→ Your goal: Copy all of the material below word for word, line by line.

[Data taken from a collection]
..........

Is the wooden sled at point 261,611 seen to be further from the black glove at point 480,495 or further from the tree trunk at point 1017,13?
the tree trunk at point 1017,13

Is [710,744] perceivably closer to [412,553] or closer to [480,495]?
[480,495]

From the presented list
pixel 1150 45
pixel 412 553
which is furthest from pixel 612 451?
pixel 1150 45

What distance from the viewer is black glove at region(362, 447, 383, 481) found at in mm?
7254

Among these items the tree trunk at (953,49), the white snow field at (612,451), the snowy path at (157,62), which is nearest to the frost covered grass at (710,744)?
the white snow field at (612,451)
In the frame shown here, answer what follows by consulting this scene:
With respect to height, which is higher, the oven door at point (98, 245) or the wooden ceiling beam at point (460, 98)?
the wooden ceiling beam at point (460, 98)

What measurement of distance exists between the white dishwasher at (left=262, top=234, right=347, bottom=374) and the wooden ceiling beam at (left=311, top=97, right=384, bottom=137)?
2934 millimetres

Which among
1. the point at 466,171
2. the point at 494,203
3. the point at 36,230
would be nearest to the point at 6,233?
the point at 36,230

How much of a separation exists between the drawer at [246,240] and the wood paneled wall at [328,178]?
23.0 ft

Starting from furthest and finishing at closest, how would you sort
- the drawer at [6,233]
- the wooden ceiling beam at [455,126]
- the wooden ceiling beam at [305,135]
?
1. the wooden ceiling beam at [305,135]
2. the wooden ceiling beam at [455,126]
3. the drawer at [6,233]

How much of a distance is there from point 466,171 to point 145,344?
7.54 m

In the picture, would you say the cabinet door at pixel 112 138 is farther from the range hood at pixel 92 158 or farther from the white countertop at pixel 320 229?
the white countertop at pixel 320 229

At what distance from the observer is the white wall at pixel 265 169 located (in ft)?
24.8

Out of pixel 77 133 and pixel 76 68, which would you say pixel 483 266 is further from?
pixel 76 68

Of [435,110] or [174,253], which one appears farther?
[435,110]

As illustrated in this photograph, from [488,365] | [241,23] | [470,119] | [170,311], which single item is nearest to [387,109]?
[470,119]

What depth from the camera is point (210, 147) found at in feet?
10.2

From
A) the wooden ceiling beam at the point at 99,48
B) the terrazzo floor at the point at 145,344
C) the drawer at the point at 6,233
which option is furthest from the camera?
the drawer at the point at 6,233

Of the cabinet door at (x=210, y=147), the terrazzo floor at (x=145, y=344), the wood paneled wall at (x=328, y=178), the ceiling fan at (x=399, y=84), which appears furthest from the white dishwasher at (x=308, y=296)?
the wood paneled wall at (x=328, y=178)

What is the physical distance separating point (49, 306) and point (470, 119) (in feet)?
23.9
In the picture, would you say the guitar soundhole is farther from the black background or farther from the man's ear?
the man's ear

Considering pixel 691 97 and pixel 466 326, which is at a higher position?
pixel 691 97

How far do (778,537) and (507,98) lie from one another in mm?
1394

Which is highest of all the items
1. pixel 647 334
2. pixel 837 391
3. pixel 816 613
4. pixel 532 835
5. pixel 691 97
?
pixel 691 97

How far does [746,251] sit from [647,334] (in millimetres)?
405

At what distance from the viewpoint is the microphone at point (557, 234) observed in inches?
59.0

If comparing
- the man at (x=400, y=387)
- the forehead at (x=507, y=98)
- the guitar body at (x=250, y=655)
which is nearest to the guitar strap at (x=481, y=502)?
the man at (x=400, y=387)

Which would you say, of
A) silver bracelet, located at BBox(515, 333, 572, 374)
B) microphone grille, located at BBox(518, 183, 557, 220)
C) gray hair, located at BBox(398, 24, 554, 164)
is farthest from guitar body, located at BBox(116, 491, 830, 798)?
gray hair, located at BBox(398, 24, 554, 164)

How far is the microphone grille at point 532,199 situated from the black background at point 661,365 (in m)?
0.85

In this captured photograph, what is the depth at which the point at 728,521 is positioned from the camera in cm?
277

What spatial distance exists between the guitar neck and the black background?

..........

→ Result for this task:
Is the wooden sled at point 261,611 seen to be further from the black glove at point 480,495 or further from the tree trunk at point 1017,13?
the tree trunk at point 1017,13

Is [710,744] perceivably closer to [412,553] or closer to [480,495]?
[480,495]

From the presented list
pixel 1150 45
pixel 412 553
which is furthest from pixel 612 451?
pixel 1150 45

What distance from the viewer is black glove at region(362, 447, 383, 481) found at in mm?
7254

Among these items the tree trunk at (953,49), the white snow field at (612,451), the snowy path at (157,62), which is nearest to the frost covered grass at (710,744)?
the white snow field at (612,451)
In the frame shown here, answer what follows by consulting this scene:
With respect to height, which is higher, the oven door at point (98, 245) or the wooden ceiling beam at point (460, 98)?
the wooden ceiling beam at point (460, 98)

What measurement of distance exists between the white dishwasher at (left=262, top=234, right=347, bottom=374) and the wooden ceiling beam at (left=311, top=97, right=384, bottom=137)?
2934 millimetres

Which among
1. the point at 466,171
2. the point at 494,203
3. the point at 36,230
would be nearest to the point at 6,233?
the point at 36,230

How much of a separation exists between the drawer at [246,240] and the wood paneled wall at [328,178]?
23.0 ft

Starting from furthest and finishing at closest, how would you sort
- the drawer at [6,233]
- the wooden ceiling beam at [455,126]
- the wooden ceiling beam at [305,135]
?
1. the wooden ceiling beam at [305,135]
2. the wooden ceiling beam at [455,126]
3. the drawer at [6,233]

How much of a distance is there from point 466,171 to point 145,344?
7.54 m

In the picture, would you say the cabinet door at pixel 112 138 is farther from the range hood at pixel 92 158 or farther from the white countertop at pixel 320 229?
the white countertop at pixel 320 229

At what distance from the observer is the white wall at pixel 265 169 located (in ft)?
24.8

Out of pixel 77 133 and pixel 76 68, which would you say pixel 483 266 is further from?
pixel 76 68

Of [435,110] or [174,253], which one appears farther?
[435,110]

As illustrated in this photograph, from [488,365] | [241,23] | [470,119] | [170,311], which single item is nearest to [387,109]?
[470,119]

What depth from the camera is point (210, 147) found at in feet?
10.2

From
A) the wooden ceiling beam at the point at 99,48
B) the terrazzo floor at the point at 145,344
C) the drawer at the point at 6,233
which option is furthest from the camera?
the drawer at the point at 6,233

Of the cabinet door at (x=210, y=147), the terrazzo floor at (x=145, y=344), the wood paneled wall at (x=328, y=178), the ceiling fan at (x=399, y=84), which appears furthest from the white dishwasher at (x=308, y=296)?
the wood paneled wall at (x=328, y=178)

What is the physical distance separating point (49, 306) and point (470, 119) (in feet)?
23.9
In the picture, would you say the guitar soundhole is farther from the black background or farther from the man's ear?
the man's ear

Considering pixel 691 97 and pixel 466 326, which is at a higher position?
pixel 691 97

How far do (778,537) and (507,98) lie from one another in mm?
1394

Which is highest of all the items
1. pixel 647 334
2. pixel 837 391
3. pixel 816 613
4. pixel 532 835
5. pixel 691 97
?
pixel 691 97

How far does [746,251] sit from [647,334] (in millimetres)?
405

At what distance from the viewpoint is the microphone at point (557, 234) observed in inches?
59.0

If comparing
- the man at (x=400, y=387)
- the forehead at (x=507, y=98)
- the guitar body at (x=250, y=655)
which is nearest to the guitar strap at (x=481, y=502)?
the man at (x=400, y=387)

Which would you say, of
A) silver bracelet, located at BBox(515, 333, 572, 374)
B) microphone grille, located at BBox(518, 183, 557, 220)
C) gray hair, located at BBox(398, 24, 554, 164)
is farthest from guitar body, located at BBox(116, 491, 830, 798)?
gray hair, located at BBox(398, 24, 554, 164)

How far is the microphone grille at point 532,199 situated from the black background at point 661,365 (in m)?
0.85

In this captured photograph, what is the depth at which the point at 728,521 is positioned from the camera in cm?
277

What spatial distance exists between the guitar neck and the black background?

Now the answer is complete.